Published Web Locationhttp://dx.doi.org/10.1016/j.jappgeo2017.08.008
© 2017 We conducted laboratory studies on the geophysical signals from Arctic saline permafrost soils to help understand the physical and mechanical processes during freeze-thaw cycles. Our results revealed low electrical resistivity (< 20 Ωm) and elastic moduli (7.7 GPa for Young's modulus and 2.9 GPa for shear modulus) at temperatures down to ~− 10 °C, indicating the presence of a significant amount of unfrozen saline water under the current field conditions. The spectral induced polarization signal showed a systematic shift during the freezing process, affected by concurrent changes of temperature, salinity, and ice formation. An anomalous induced polarization response was first observed during the transient period of supercooling and the onset of ice nucleation. Seismic measurements showed a characteristic maximal attenuation at the temperatures immediately below the freezing point, followed by a decrease with decreasing temperature. The calculated elastic moduli showed a non-hysteric response during the freeze – thaw cycle, which was different from the concurrently measured electrical resistivity response where a differential resistivity signal is observed depending on whether the soil is experiencing freezing or thawing. The differential electrical resistivity signal presents challenges for unfrozen water content estimation based on Archie's law.
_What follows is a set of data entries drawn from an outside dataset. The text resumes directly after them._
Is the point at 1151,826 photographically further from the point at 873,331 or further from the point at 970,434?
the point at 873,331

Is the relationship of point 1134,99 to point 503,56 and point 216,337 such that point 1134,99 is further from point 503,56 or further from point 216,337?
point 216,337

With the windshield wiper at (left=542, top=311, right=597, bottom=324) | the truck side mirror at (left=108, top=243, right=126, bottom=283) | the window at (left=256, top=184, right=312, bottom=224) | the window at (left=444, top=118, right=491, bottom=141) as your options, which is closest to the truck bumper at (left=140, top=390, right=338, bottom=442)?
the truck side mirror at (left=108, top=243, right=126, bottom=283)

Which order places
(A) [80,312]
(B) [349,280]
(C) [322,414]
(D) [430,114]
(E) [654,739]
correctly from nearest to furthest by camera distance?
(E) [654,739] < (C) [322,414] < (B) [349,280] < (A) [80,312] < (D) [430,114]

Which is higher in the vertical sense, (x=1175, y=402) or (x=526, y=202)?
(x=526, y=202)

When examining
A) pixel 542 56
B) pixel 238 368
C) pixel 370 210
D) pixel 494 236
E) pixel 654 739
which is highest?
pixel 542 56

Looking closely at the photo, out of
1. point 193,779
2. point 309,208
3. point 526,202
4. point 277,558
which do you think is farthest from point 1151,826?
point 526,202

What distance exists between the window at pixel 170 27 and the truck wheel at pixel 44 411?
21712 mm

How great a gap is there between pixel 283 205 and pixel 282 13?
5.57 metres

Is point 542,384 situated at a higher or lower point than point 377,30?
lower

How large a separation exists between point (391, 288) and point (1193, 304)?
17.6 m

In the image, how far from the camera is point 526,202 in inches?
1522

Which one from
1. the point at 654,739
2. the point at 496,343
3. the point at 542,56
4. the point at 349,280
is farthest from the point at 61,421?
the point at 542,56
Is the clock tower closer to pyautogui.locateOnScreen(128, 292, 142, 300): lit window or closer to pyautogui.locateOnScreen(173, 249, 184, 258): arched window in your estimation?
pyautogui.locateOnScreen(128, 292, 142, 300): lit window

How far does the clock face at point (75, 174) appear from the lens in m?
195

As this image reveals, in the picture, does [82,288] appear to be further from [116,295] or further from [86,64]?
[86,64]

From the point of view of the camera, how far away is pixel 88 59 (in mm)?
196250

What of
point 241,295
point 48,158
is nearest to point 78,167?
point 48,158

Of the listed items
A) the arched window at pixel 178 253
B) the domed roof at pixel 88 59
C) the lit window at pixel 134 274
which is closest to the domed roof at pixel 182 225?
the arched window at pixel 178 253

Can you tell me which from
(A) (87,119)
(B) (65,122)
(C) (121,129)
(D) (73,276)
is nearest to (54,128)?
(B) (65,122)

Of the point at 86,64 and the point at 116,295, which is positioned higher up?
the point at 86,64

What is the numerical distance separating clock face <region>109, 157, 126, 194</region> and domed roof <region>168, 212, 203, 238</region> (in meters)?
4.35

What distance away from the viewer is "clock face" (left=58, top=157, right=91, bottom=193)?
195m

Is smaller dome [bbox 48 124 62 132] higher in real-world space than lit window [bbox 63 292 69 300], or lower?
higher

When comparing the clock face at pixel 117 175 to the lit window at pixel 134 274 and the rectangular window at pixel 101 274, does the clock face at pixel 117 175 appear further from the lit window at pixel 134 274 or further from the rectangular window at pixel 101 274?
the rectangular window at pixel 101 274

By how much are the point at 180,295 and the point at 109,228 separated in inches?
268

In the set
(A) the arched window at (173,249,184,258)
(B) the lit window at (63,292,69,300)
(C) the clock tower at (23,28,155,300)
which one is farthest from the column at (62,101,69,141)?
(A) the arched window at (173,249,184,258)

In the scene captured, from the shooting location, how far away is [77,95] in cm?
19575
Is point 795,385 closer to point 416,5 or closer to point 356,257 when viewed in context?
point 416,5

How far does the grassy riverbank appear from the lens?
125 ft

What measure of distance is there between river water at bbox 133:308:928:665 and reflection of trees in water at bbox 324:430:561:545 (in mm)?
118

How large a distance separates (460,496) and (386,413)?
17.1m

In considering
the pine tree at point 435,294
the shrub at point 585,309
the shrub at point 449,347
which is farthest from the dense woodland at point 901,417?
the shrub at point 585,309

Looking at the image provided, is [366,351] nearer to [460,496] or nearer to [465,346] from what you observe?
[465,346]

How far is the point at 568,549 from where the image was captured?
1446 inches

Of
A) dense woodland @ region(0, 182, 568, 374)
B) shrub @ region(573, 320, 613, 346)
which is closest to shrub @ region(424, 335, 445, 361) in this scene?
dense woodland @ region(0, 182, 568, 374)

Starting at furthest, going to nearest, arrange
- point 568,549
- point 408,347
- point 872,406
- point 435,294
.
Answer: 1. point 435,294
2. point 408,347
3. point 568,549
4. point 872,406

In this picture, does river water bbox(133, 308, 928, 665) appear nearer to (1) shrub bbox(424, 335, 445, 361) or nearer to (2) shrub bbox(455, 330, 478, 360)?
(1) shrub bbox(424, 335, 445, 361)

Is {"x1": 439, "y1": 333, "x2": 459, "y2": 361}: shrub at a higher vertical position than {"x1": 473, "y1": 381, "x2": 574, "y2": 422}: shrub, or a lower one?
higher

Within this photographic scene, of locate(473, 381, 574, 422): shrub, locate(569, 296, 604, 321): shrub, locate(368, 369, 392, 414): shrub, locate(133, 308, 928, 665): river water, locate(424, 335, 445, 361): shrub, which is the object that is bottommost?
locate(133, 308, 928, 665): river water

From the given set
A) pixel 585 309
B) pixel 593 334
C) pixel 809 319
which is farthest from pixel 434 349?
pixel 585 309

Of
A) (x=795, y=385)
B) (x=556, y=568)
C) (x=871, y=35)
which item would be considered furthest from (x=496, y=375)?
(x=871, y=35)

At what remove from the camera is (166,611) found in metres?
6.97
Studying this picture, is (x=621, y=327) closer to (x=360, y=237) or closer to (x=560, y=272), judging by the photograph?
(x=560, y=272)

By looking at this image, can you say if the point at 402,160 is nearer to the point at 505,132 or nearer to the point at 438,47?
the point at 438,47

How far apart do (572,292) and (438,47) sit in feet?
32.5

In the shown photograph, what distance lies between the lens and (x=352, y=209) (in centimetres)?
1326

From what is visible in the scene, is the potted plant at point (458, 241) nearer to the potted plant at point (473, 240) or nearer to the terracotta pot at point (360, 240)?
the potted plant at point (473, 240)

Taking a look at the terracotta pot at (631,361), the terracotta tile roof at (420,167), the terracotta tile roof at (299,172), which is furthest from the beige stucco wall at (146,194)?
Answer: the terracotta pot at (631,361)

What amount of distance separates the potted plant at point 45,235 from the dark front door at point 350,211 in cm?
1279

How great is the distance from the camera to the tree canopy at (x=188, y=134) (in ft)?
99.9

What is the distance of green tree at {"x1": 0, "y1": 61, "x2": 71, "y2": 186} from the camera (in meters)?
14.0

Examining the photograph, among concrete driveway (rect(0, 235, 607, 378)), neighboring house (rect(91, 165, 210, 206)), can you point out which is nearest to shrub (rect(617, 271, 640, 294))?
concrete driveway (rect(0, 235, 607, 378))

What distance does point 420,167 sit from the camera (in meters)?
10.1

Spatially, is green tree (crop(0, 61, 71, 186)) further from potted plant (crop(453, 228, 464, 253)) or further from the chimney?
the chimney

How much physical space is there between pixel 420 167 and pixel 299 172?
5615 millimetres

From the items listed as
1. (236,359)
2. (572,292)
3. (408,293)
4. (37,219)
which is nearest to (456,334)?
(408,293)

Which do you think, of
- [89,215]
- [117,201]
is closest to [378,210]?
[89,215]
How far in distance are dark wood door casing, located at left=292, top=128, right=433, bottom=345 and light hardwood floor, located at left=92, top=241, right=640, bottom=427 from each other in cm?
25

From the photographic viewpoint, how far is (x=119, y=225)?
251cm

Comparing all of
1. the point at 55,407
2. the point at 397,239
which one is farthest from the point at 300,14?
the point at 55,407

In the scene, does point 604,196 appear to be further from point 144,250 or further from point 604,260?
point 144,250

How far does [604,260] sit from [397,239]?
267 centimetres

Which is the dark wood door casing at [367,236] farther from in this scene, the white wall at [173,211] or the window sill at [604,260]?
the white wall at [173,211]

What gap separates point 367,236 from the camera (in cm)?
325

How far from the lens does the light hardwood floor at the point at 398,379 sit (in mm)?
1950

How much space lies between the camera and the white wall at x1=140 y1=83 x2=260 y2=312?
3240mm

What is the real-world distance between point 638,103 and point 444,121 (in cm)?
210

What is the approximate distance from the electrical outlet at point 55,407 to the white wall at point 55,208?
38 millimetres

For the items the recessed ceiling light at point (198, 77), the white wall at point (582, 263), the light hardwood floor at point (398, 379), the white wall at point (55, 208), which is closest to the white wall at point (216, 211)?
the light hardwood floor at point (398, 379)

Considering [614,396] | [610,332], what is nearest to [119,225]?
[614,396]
Using an improved formulation of Archie's law with a variable cementation exponent, the unfrozen water content estimation showed a large variation depending on the choice of the resistivity data during either a freezing or thawing cycle. Combining the electrical and seismic results, we suggest that, rather than a large hysteresis in the actual unfrozen water content, the shift of the resistivity response may reflect the changes of the distribution pattern of the unfrozen water (or ice) in the soil matrix during repeated freeze and thaw processes. Collectively, our results provide an improved petrophysical understanding of the physical and mechanical properties of saline permafrost during freeze – thaw transitions, and suggest that large uncertainty may exist when estimating the unfrozen water content using electrical resistivity data.